Preparing bread for me is not a regular task, it has almost spiritual meaning. Bread is probably one of the first foods that our ancestors prepared and when I make bread, I feel like I travel back in time - to the roots. Many times people ask me why I make bread when I can buy it, like, it's not worth it to make it at home, you lose time, make mess in the kitchen. How can I explain the feeling that when I knead the bread dough I almost meditate and when I bake the bread and that awesome smell spreads, my senses are satisfied, my kids are happy and can't wait to get the bread from the oven. I wish every home smells like that from time to time, honestly.

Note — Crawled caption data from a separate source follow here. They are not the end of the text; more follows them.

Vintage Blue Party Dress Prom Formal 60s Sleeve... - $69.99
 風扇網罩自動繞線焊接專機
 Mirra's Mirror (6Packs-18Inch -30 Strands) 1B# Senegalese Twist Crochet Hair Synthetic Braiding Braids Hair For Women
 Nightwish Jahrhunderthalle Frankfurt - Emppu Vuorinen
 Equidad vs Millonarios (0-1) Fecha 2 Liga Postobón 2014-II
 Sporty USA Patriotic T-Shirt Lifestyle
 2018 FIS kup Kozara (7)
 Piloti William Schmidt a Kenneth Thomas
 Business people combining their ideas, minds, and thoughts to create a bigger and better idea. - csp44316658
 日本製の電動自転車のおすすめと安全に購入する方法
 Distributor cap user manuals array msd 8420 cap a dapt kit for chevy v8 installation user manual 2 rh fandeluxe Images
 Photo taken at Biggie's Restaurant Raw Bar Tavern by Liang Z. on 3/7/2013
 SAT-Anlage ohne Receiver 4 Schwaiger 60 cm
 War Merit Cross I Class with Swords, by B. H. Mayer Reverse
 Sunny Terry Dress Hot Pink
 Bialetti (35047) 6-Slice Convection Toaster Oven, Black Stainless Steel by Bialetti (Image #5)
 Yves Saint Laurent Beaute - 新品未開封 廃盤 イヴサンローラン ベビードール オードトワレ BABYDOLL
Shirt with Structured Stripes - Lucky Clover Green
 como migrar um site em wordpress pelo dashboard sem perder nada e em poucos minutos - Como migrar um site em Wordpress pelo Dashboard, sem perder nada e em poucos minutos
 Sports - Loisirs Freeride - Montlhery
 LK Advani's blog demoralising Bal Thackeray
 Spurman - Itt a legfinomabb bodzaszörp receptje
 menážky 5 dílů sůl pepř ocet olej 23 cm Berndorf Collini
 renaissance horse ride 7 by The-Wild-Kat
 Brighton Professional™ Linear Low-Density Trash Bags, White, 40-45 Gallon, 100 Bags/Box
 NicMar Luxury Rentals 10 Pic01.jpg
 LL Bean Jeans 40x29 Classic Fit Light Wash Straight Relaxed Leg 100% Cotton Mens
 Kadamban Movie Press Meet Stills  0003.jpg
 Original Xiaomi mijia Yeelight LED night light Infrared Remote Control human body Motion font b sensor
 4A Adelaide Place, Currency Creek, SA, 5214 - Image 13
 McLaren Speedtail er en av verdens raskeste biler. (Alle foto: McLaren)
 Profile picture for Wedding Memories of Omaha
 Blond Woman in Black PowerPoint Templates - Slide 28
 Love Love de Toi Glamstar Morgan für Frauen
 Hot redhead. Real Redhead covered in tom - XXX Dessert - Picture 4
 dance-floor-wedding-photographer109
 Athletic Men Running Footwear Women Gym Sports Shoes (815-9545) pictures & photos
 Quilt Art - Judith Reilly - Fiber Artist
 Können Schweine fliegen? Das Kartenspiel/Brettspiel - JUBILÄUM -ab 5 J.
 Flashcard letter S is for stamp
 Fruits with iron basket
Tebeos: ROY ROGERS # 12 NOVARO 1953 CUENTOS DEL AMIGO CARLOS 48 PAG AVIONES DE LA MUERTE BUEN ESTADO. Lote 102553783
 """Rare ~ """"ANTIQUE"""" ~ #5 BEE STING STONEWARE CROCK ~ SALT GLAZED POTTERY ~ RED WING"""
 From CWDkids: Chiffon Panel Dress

So, these bread buns are one of the best I've made, so soft inside, aromatic, so tasty, perfect in every way. Adding egg to bread is new to me and it was a real hit, improves the taste, the texture and gives a better surface and color.


  • 1/2 cube yeast (20 g or 1 sachet dry yeast)
  • 300 ml of warm water
  • 1 teaspoon sugar
  • 1 tablespoon melted butter
  • 1 beaten egg
  • about 550 g of flour
  • 1 teaspoon salt

Preparing the buns:

  1. First knead the dough: dissolve the yeast in the water with the sugar, leave for 10 minutes. 
  2. Then add the butter, the beaten egg (leave some of the egg for coating), salt and gradually add the flour. Knead a soft non-stick dough, form a ball and let it rise for about 1 hour. 
  3. After 1 hour, knead dough shortly and leave it for another half an hour.
  4. Then divide it into 4 balls, place them on a baking tray, coat them with beaten egg and leave them to rise for 1 hour. 
  5. Then, bake them at 190 C degrees (370 F) until they turn golden. 
  6. The buns are as soft as cotton on the inside and slightly crunchy on the outside, one of the tastiest I've ever made.